Alguns fundos de pensão americanos têm anunciado redução nos investimentos em private equity (compra de participações em empresas), menos atraentes com a alta dos juros nos EUA. O Pátria já sentiu esse impacto?
É importante trazer um pouco do contexto à situação atual. Os fundos de pensão americanos vêm, ao longo dos últimos 20 anos, aumentando significativamente a alocação em private equities. Essa onda de crescimento gerou resultados muito expressivos e superiores aos que experimentaram em outras alocações. Imagine ter 10% do portfólio que teve um desempenho muito bacana e, um dia, ele virou 20% porque cresceu muito... Um segundo elemento é a alocação das classes de ativos em relação aos juros, que mudou. É natural que uma mudança de taxa de juros implique uma mudança de alocação. Como reflexo, os fundos passaram a ter menos apetite a crescimento do que no passado, mas o mercado continua extremamente saudável e pujante. É mais um ruído pontual do que uma questão estrutural.
Mas vocês sentiram?
A gente sente a reflexão (dos fundos de previdência) de que estão tomando uma decisão de como alocam o portfólio, o que é natural. Quando há uma mudança estrutural de taxa de juros globalmente, como agora, é natural que investidores parem para revisar e repensar o portfólio. Nos preocupa no médio e no longo prazos? De forma nenhuma. A tendência é clara e positiva. Temos convicção de que é uma classe de ativos que mais e mais faz parte da alocação de qualquer tipo de investidor: dos mais sofisticados do mundo, como os fundos soberanos e de pensão, até o poupador individual brasileiro, que deveria ter uma alocação nesse tipo de produto.

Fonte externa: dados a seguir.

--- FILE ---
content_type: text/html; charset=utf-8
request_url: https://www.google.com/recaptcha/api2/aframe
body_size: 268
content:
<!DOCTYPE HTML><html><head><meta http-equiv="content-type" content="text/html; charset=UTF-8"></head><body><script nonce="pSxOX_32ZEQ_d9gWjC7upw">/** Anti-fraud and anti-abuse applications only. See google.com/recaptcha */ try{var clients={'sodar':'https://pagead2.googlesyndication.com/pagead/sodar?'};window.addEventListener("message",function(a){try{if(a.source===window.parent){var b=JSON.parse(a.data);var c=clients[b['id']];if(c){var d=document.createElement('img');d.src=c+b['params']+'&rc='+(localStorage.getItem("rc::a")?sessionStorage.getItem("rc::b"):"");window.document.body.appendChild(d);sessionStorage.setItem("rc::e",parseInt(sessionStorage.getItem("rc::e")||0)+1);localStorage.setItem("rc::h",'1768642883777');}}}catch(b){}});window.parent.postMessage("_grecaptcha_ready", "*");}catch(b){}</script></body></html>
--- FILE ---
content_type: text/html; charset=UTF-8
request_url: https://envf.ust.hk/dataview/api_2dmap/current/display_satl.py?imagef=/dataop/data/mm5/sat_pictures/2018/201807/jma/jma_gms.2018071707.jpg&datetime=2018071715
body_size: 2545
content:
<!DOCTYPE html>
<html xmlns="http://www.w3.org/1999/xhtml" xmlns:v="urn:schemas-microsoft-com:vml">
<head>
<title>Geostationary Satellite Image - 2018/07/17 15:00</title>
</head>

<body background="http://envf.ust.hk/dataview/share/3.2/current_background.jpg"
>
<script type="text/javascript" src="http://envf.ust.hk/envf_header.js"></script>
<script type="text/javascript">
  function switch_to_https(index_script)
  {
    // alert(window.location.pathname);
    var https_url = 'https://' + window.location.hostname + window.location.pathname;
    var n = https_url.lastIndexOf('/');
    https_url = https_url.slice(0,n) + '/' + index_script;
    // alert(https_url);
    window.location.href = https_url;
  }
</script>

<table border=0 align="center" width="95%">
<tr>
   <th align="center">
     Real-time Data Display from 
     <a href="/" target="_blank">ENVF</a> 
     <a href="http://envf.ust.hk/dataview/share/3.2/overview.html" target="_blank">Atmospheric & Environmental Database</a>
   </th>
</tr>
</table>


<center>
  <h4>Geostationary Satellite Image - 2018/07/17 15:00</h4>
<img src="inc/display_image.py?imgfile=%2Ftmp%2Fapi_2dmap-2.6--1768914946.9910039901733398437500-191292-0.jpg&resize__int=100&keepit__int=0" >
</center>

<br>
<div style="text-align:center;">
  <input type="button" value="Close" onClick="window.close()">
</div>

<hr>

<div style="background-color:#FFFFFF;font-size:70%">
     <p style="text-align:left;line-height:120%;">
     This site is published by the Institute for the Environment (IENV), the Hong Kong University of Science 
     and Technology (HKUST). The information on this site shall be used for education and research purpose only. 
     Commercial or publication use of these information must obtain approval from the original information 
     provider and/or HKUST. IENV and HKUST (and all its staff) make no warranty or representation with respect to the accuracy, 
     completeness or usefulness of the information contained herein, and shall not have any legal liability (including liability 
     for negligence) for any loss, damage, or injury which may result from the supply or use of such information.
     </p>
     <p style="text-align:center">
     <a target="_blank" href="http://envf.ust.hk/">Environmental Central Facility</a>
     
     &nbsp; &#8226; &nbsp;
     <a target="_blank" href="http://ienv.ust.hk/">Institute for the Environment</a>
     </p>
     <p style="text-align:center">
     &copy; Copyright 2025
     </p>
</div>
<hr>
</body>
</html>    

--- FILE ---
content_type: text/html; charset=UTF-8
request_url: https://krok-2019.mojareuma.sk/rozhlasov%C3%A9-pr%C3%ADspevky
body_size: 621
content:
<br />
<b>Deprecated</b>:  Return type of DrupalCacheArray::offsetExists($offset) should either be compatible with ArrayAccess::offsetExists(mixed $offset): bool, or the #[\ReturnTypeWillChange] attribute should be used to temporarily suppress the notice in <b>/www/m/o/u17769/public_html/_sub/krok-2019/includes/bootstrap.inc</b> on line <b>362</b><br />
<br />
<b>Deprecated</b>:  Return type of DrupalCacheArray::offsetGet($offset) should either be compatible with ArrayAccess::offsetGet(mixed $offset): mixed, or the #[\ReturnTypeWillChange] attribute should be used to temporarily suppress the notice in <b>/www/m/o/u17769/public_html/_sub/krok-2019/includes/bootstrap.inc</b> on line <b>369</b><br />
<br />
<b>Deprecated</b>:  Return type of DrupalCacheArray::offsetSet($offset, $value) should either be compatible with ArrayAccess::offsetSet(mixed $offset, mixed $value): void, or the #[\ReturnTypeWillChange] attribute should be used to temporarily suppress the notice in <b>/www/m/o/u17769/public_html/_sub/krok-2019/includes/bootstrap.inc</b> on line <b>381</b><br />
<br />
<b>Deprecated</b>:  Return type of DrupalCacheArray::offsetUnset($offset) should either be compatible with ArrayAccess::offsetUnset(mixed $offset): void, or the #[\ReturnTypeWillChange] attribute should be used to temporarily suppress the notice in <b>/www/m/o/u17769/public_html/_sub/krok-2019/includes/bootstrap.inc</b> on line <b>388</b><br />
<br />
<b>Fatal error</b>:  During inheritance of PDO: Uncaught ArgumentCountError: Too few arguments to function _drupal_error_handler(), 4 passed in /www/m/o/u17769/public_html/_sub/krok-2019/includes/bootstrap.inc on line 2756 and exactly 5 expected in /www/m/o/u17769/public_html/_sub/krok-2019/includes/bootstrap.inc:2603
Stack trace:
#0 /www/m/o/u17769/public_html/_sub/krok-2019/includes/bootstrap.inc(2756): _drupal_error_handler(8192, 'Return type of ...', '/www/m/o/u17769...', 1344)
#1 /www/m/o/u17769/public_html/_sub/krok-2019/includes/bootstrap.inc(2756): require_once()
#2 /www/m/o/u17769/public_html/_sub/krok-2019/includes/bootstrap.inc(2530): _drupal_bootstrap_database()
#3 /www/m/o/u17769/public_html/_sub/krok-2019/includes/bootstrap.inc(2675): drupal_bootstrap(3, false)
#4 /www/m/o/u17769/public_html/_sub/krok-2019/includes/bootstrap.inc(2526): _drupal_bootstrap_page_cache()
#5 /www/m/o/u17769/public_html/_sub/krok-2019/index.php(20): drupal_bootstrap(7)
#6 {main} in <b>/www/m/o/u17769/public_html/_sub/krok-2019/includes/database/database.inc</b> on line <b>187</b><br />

De que maneira um governo menos afeito às privatizações e às concessões posterga investimentos?
O tema mais relevante ligado à infraestrutura tem a ver com a capacidade da federação e dos Estados de, com seus próprios balanços, cumprir com as necessidades de infraestrutura do País. Sabemos que existe uma dificuldade enorme e falta de capital. A participação de investidores e da iniciativa privada, de maneira geral, é necessária em qualquer país. Todo governo sabe ser necessário trazer a iniciativa privada a seu lado e construir um arcabouço regulatório para que os investimentos sejam feitos. As mudanças são naturais e saudáveis, com a troca de governo, do modelo como o Brasil faz concessões e atrai o capital privado de longo prazo. Em vários momentos, e este não é diferente, somos chamados como parte da mesa para debater abertamente as mudanças e o que é necessário para que se viabilizem os investimentos.
As informações são do jornal O Estado de S. Paulo.